Your task
Set out the material below as a numbered list with one line per entry. Drop the blank lines and leave out the pictures.

Material provided
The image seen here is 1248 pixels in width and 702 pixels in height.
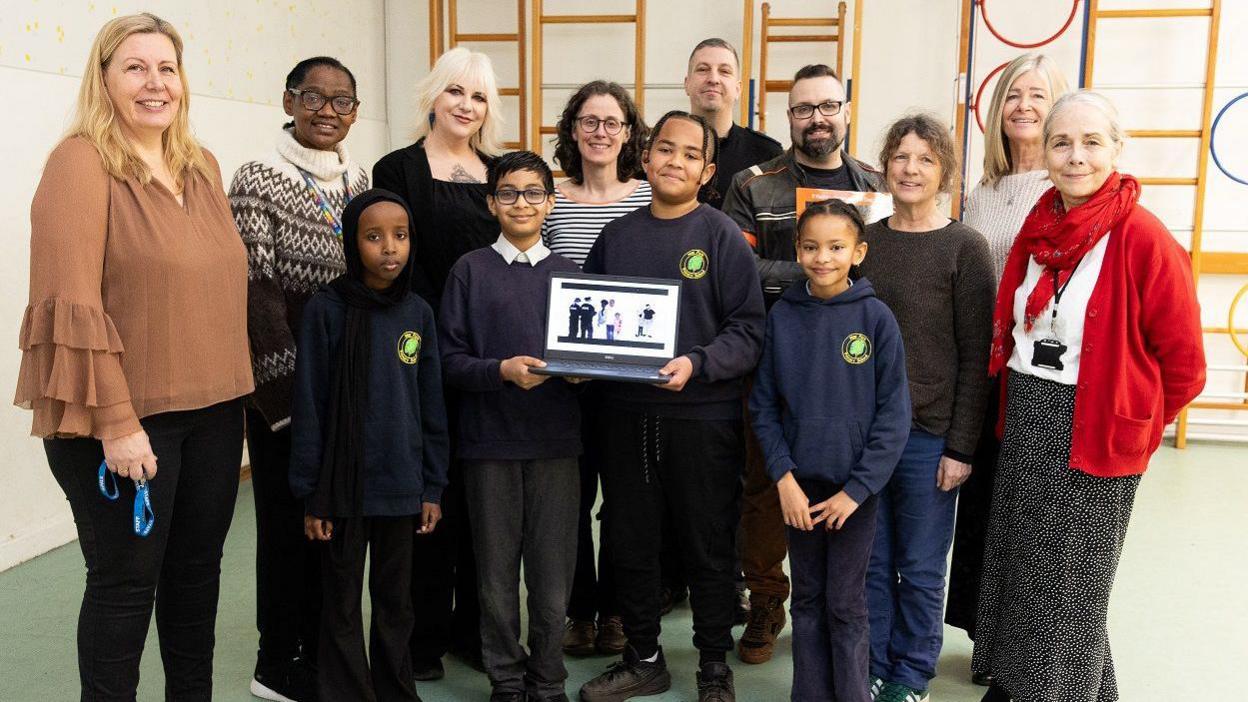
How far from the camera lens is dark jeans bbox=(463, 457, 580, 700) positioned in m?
2.49

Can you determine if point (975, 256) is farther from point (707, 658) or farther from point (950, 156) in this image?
point (707, 658)

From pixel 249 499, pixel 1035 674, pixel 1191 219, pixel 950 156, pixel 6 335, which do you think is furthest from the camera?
pixel 1191 219

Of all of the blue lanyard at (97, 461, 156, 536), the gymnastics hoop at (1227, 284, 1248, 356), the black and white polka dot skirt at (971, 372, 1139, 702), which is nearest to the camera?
the blue lanyard at (97, 461, 156, 536)

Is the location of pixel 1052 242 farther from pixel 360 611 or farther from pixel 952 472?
pixel 360 611

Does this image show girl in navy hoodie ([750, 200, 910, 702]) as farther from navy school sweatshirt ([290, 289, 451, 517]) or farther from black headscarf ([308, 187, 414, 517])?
black headscarf ([308, 187, 414, 517])

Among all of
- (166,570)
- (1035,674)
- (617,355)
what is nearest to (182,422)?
(166,570)

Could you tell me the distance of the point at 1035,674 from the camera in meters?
2.29

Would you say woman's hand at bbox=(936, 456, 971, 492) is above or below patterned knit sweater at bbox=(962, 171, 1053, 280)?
below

Result below
1. The image seen here is 1248 pixels in width and 702 pixels in height.
2. How far from the camera lens is dark jeans bbox=(463, 457, 580, 700) positioned in m?
3. 2.49
4. Can you determine if point (975, 256) is farther from point (707, 658) or farther from point (950, 156) in this image?
5. point (707, 658)
6. From pixel 249 499, pixel 1035 674, pixel 1191 219, pixel 950 156, pixel 6 335, which do you think is furthest from the camera?
7. pixel 1191 219
8. Of all of the blue lanyard at (97, 461, 156, 536), the gymnastics hoop at (1227, 284, 1248, 356), the black and white polka dot skirt at (971, 372, 1139, 702), which is nearest to the camera?
9. the blue lanyard at (97, 461, 156, 536)
10. Is the location of pixel 1052 242 farther from pixel 360 611 or farther from pixel 952 472?
11. pixel 360 611
12. Does this image show girl in navy hoodie ([750, 200, 910, 702]) as farther from navy school sweatshirt ([290, 289, 451, 517]) or farther from black headscarf ([308, 187, 414, 517])?
13. black headscarf ([308, 187, 414, 517])
14. Among all of
15. - (166,570)
16. - (1035,674)
17. - (617,355)
18. what is nearest to (182,422)?
19. (166,570)
20. Could you tell me the distance of the point at 1035,674 from the camera in meters?
21. 2.29
22. Would you say woman's hand at bbox=(936, 456, 971, 492) is above or below patterned knit sweater at bbox=(962, 171, 1053, 280)?
23. below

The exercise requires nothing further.